It is election night: David Ige has just won the governorship and on Maui, Stephanie Ohigashi, Hawaii state Democratic Party chairwoman, is looking at her phone.
"As busy as he was, David stopped to text me, ‘Thank you for your efforts to balance the party,’" Ohigashi recalls.
Ohigashi reports that since then, she has had several talks with Ige and is hoping that after next week’s inauguration, she will be able to brief the new titular head of Hawaii’s dominant political party.
"I plan to meet with him and talk about everything coming up in the next two years, which will lead us to 2016 and the presidential race," Ohigashi said in an interview.
There will be much to talk about before getting to presidential politics because Hawaii’s Democrats are neither united nor happy.
"He has got to bring the Democrats together. There is a divide in the party. There are the very liberal guys compared to the more moderate ones. There is a divide between the elected officials and the party leaders who have never been elected, but want to tell us what to do," said one state Senate Democratic leader, who agreed to talk anonymously about the party problems.
Long-time Maui House Democrat, Speaker Joe Souki, added that Ige will soon face a fractured political party.
"This will be a challenge for him. The party right now is basically progressive, but the chair (Ohigashi) is moderate. Ige is more a moderate to conservative," said Souki in an interview.

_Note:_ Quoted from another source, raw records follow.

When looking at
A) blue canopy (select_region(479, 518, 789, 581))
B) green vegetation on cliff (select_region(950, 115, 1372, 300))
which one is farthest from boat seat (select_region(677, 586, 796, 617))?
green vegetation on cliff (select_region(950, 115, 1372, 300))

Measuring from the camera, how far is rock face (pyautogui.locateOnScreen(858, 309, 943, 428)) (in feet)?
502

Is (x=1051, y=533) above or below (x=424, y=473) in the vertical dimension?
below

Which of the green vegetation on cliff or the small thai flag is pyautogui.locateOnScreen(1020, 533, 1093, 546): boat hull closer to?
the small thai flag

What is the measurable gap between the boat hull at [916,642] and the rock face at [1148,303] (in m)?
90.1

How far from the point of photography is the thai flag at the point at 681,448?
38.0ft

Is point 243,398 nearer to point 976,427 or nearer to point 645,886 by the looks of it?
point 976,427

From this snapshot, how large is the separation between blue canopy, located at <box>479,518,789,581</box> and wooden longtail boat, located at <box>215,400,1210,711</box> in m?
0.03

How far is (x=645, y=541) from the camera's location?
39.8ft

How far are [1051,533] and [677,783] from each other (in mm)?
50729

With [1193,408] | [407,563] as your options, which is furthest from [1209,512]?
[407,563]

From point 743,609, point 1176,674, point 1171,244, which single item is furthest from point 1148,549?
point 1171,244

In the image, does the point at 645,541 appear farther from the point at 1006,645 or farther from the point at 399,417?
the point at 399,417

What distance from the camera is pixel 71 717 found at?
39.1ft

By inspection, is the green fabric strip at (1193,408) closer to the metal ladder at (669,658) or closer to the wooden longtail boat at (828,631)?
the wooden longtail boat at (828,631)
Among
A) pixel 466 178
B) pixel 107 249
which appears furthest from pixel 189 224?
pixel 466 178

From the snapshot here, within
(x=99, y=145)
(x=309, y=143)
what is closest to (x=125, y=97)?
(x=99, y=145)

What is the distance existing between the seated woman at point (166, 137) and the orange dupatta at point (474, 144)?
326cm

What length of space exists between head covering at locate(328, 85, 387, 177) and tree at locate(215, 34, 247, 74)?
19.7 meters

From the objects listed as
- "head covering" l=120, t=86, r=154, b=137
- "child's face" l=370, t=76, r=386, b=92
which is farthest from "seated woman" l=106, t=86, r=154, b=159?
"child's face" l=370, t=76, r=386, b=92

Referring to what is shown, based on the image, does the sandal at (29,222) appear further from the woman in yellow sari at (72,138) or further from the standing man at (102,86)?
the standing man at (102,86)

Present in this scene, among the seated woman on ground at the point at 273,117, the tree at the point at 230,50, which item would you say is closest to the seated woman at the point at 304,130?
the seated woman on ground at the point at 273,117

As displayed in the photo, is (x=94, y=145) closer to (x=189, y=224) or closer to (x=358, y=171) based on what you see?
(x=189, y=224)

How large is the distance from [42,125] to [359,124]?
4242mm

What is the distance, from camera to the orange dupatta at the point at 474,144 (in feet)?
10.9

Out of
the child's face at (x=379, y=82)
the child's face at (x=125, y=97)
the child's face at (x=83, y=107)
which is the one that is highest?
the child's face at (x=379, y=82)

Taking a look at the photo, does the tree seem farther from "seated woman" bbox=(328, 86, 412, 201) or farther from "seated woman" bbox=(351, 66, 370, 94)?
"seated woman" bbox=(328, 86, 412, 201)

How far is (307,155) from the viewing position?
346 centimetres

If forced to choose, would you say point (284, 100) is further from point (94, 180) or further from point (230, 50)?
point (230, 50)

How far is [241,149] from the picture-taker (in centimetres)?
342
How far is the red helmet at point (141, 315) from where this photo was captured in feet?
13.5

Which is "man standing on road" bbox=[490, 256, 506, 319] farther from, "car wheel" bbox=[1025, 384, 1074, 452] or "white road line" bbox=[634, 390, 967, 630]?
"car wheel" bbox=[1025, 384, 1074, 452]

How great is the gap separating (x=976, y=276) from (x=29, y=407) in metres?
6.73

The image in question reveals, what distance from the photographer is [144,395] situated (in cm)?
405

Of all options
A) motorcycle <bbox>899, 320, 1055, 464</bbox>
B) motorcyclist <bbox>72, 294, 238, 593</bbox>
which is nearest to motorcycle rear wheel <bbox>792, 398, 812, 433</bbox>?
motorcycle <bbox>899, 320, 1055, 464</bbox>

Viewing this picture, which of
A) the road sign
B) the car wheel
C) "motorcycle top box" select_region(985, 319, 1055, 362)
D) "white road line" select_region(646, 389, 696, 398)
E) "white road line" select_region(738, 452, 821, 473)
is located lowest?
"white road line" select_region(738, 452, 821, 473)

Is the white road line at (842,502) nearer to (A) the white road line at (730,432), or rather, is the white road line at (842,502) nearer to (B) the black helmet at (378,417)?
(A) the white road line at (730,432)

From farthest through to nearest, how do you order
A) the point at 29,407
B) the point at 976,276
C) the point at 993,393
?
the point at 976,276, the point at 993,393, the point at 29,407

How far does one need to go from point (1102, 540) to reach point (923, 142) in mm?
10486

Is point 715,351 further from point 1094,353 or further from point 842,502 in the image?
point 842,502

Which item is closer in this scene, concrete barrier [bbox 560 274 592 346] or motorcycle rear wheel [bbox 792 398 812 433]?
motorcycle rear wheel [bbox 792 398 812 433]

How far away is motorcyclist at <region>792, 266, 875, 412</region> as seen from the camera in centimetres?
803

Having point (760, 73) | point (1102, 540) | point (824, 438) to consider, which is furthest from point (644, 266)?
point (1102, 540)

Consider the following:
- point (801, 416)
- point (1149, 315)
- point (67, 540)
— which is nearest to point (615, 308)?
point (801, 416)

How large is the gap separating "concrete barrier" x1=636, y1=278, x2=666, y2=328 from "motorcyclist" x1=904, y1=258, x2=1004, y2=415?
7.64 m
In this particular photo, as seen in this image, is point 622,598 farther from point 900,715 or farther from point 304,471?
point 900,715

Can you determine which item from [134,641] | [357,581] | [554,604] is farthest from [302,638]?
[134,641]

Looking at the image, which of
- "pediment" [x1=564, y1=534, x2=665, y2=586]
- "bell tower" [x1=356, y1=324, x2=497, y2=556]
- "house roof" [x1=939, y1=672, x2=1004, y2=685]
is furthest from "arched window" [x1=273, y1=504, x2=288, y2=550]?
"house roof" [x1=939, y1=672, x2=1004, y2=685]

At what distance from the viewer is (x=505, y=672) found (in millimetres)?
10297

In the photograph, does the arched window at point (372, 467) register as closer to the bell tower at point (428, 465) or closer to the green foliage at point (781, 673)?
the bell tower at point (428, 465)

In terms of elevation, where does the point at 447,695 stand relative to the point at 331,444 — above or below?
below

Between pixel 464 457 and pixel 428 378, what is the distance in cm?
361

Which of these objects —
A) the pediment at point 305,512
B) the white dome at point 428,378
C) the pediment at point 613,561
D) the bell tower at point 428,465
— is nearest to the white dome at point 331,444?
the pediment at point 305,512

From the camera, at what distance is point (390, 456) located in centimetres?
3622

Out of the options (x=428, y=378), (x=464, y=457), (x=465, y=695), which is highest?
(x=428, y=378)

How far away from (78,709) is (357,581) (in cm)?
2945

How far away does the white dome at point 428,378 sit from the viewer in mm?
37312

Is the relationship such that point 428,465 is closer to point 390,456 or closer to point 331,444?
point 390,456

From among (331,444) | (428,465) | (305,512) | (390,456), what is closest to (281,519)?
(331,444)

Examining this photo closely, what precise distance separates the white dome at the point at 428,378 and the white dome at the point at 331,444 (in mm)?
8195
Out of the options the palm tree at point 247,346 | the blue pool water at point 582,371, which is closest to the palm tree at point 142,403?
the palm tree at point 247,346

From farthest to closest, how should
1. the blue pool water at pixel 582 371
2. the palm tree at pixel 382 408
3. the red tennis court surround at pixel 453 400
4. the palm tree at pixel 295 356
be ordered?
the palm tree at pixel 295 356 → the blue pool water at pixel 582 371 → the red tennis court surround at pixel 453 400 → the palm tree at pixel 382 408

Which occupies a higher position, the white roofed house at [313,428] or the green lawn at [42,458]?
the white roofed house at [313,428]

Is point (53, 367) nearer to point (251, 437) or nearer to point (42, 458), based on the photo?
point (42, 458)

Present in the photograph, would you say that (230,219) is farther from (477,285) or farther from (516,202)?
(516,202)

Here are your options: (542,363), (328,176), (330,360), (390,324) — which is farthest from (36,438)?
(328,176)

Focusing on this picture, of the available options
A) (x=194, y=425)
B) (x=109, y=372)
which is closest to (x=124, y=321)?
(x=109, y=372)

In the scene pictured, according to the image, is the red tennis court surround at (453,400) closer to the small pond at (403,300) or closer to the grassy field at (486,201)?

Last year the Gay, Lesbian, Bisexual and Transgender Caucus of the state Democratic Party filed charges against Democratic legislators who sponsored proposals to define marriage as between a man and woman.
The reasoning was that the party platform endorsed gay marriage and Democratic legislators should not act in conflict with the platform.
"It is a democracy, and everyone has the right to propose legislation," bristled Senate President Donna Mercado Kim at the time, adding that legislators have many reasons for introducing legislation.
Eventually the party fumed but never formally took away the legislators’ party memberships. Still, there is a divide between grass-roots activists in the party and legislators.
Ohigashi said getting all sides to play nicely is her challenge.
"That is my job, to bring everyone together. We have a government liaison officer and we are trying to bridge the disconnect," she said.
The rest of the job will be Ige’s.
"He is the kind of leader who will cement some of the areas that were crumbling," Ohigashi said.
Ige, she said, is ready for the challenge.
"I think, just like his wife, Dawn, said during the campaign, it is a different kind of leadership. He is a different kind of leader," Ohigashi said.
"He thinks of everyone as a valuable player, and I think that is going to be really refreshing, and we are going to have a lot more inclusion in all the party activities."
If Ige can bend the always-scrappy Democrats to actually get along and change the course of the mighty feuds between the grass roots and elected leaders, then Ige leaps from mild-mannered governor to stepping into his Superman suit.